Assignment:
Without changing a word, copy every line of the listing below and leave out the images.

Data below:
• • • • •

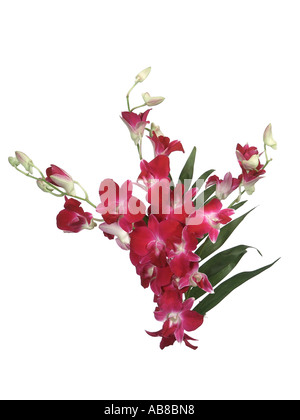antelope orchid (Dendrobium canaliculatum), bouquet - Stock Photo
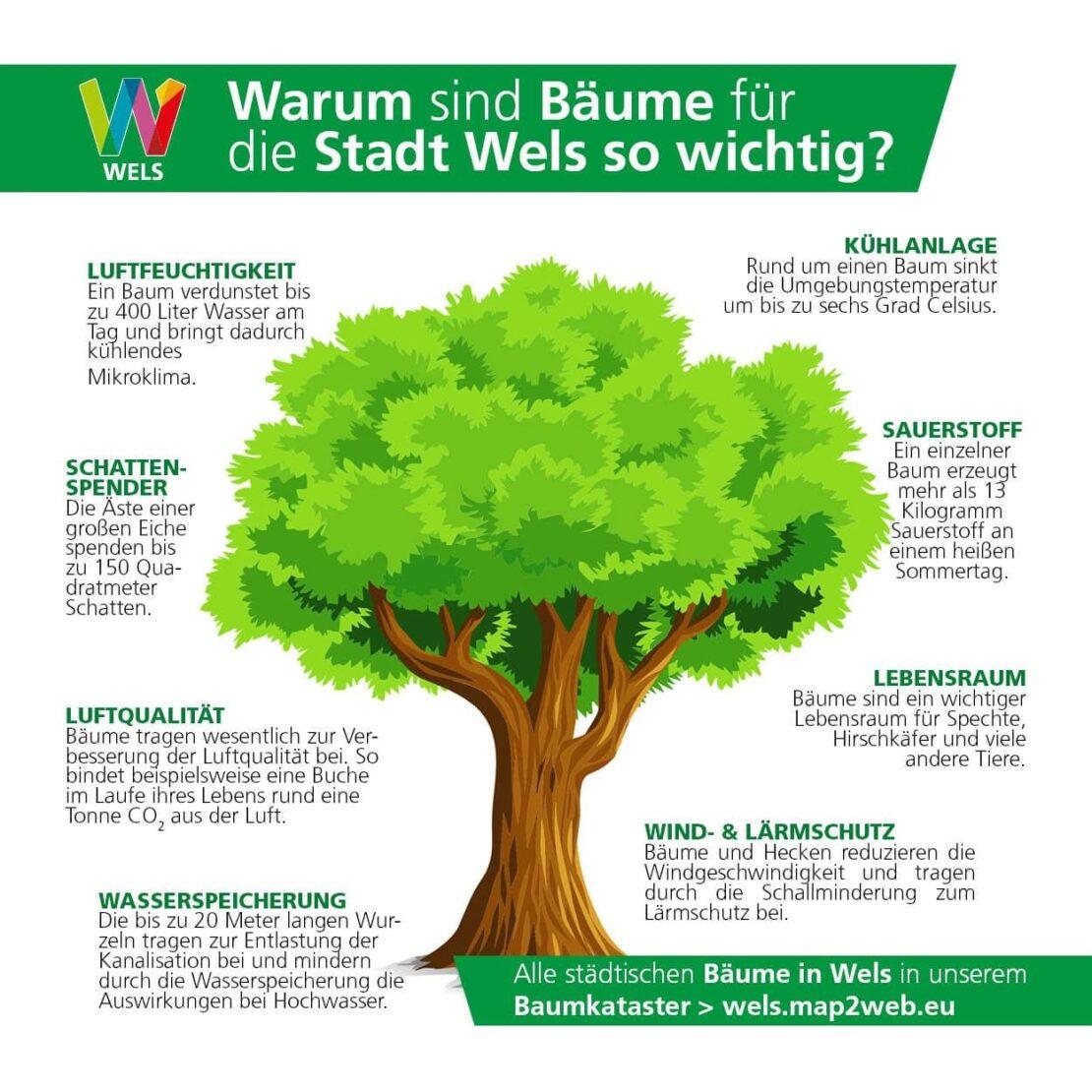 Baumstadt Wels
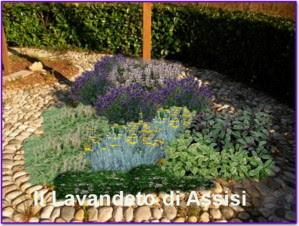 Progetti giardini online gratis Progetti giardini privati, progetti piccoli giardini privati ...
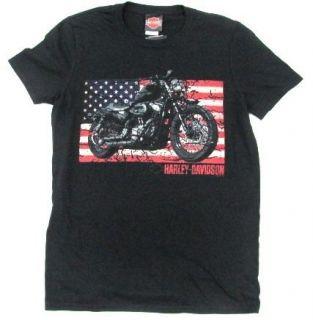 harley davidson nightster motorcycle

• • • • •

Output:
antelope orchid (Dendrobium canaliculatum), bouquet - Stock Photo
 Baumstadt Wels
 Progetti giardini online gratis Progetti giardini privati, progetti piccoli giardini privati ...
 harley davidson nightster motorcycle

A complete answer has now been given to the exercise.